◆ **作業項目 1**:
次の(a)〜(c)がコークス製造に関する本文の内容と合っているかを、それぞれ「はい」か「いいえ」で答え、判断の根拠となる本文の語句をそのまま引用せよ。
(a) 加熱された粗粒炭はバグフィルタで捕集される。
(b) 微粉炭はタールとともに混練される。
(c) 排ガスは気流加熱塔の熱風として再利用される。
◆ **作業項目 2**:
コークス製造に関する本文をもとに、次の問いに答えよ。
(a) 原料炭の所定の粒度として挙げられている例は何か。
(b) 微粉炭とバインダとの混練物は何によって塊成されるか。
(c) 塊成炭は何とともに石炭搬送ラインに載せられるか。
◆ **作業項目 3**:
コークス製造に関する本文の最後の文の後から、続きを書け。

コークスは、原料炭をコークス炉に投入して乾留することによって製造される。原料炭をコークス炉に投入する前には、原料炭を所定の粒度(例えば0.5mm以上の粒度)とし、予熱する事前処理を行っている。
具体的には、原料炭を流動床乾燥分級機で乾燥・加熱し、粗粒炭と微粒炭に分級し、少なくとも粗粒炭は、さらに気流加熱塔で所定の温度まで加熱することで改質される。加熱された粗粒炭はサイクロン集塵機で捕集される。
一方、加熱された微粉炭はバグフィルタによって回収され、混練機によってバインダ(具体的にはタール)とともに混練される。そして、微粉炭とバインダとの混練物は塊成機によって塊成されることで塊成炭が作製される。塊成炭は、加熱された粗粒炭とともに石炭搬送ラインに載せられる。石炭搬送ラインは、粗粒炭及び塊成炭をコークス炉に搬送、投入する。また、流動床乾燥分級機、気流加熱塔、混練機、塊成機、及び石炭搬送ラインから発生した排ガスは、所定の循環ラインを経由して流動床乾燥分級機の熱風として再利用される。

◆ **データ部分**:

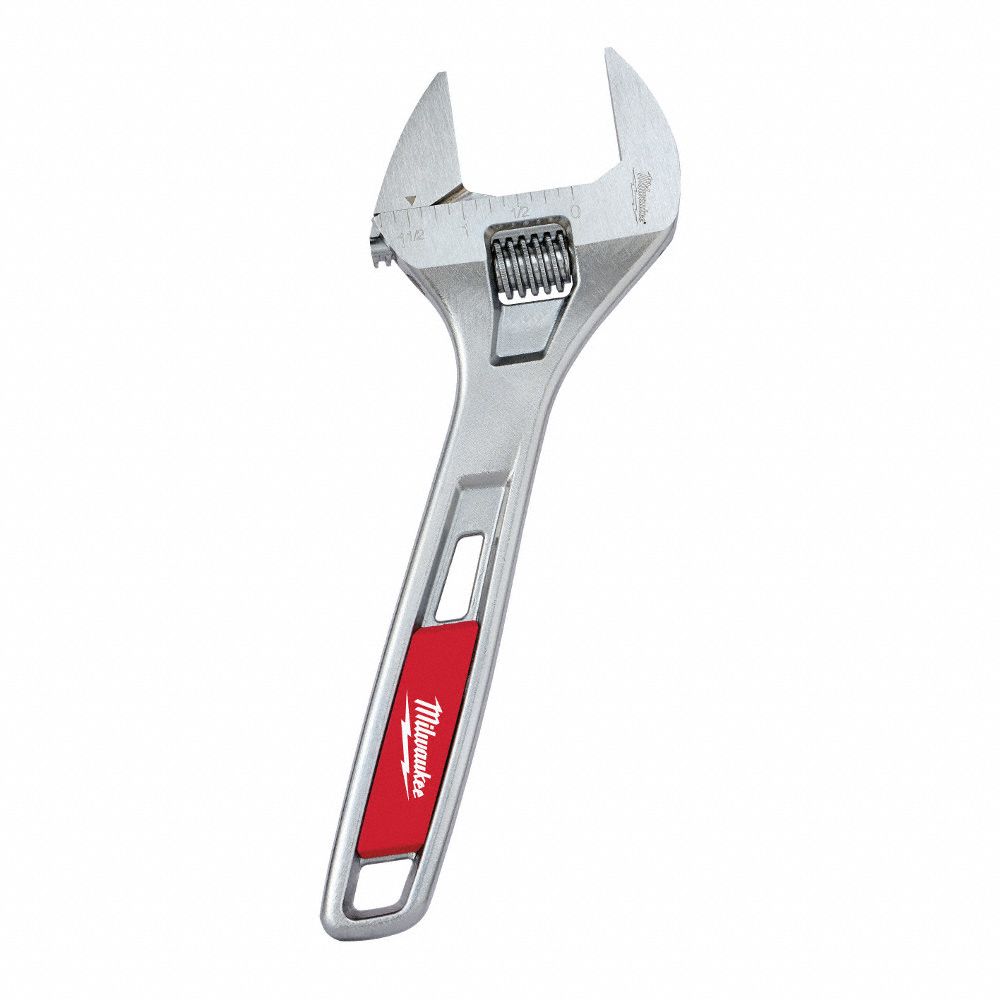 Adjustable Wrench: Alloy Steel, Chrome, 8 in Overall Lg, 1 1/2 in Jaw Capacity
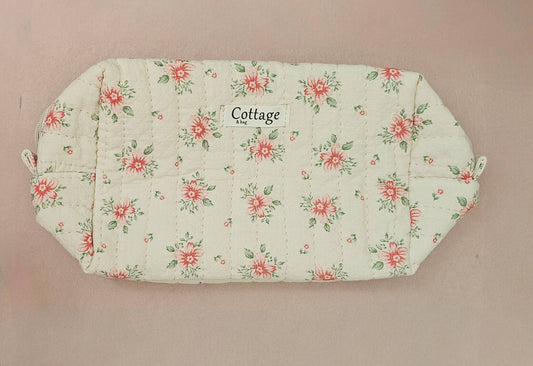 Trousse  de toilette XL 100 % coton  : Espace rose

◆ **回答欄 1**:
(a) いいえ 「加熱された粗粒炭はサイクロン集塵機で捕集される。」
(b) はい 「混練機によってバインダ(具体的にはタール)とともに混練される」
(c) いいえ 「流動床乾燥分級機の熱風として再利用される」

◆ **回答欄 2**:
(a) 0.5mm以上の粒度
(b) 塊成機
(c) 加熱された粗粒炭

◆ **回答欄 3**:
ここで、気流加熱塔は、粗粒炭を1000℃/min以上で急速加熱することで、粗粒炭を200〜400℃程度まで加熱する。さらに、気流加熱塔は、20m/s以上のガス流速で粗粒炭を運ぶ。
したがって、気流加熱塔で加熱された粗粒炭からは粒度が20μm以下の微粉炭及びタールが発生する。しかし、サイクロン捕集機ではこのような微粉炭を捕集することはできない。なお、微粉炭を捕集できる捕集機としてはバグフィルタがあげられるが、バグフィルタをサイクロン捕集機の代わりに用いることはできない。粗粒炭の温度が高すぎるからである。
その結果、気流加熱塔から排出された排ガス、より具体的にはサイクロン捕集機から排出された排ガスには、タール及び微粉炭が含まれる。特に、微粉炭は排ガス中で20〜200g/m3の高濃度に濃縮される。
また、塊成炭のバインダにはタールが使用されるため、混練機、塊成機、及び石炭搬送ラインから排出される排ガスにもタールが含まれる。特に、石炭搬送ラインでは、気流加熱塔によって加熱された高温の粗粒炭に塊成炭が混合されるため、塊成炭内のタールが揮発しやすい。
したがって、気流加熱塔、混練機、塊成機、及び石炭搬送ラインから排出された排ガスをそのまま循環ラインに導入した場合、排ガスが循環ライン中で冷却されるので、循環ライン中でタールが析出する。そして、析出したタールと微粉炭とが混ざった状態で循環ライン内に堆積する。この結果、循環ラインがタール及び微粉炭の堆積物によって閉塞する可能性がある。また、微粉炭が流動床乾燥分級機の目皿板を目詰りさせる可能性もある。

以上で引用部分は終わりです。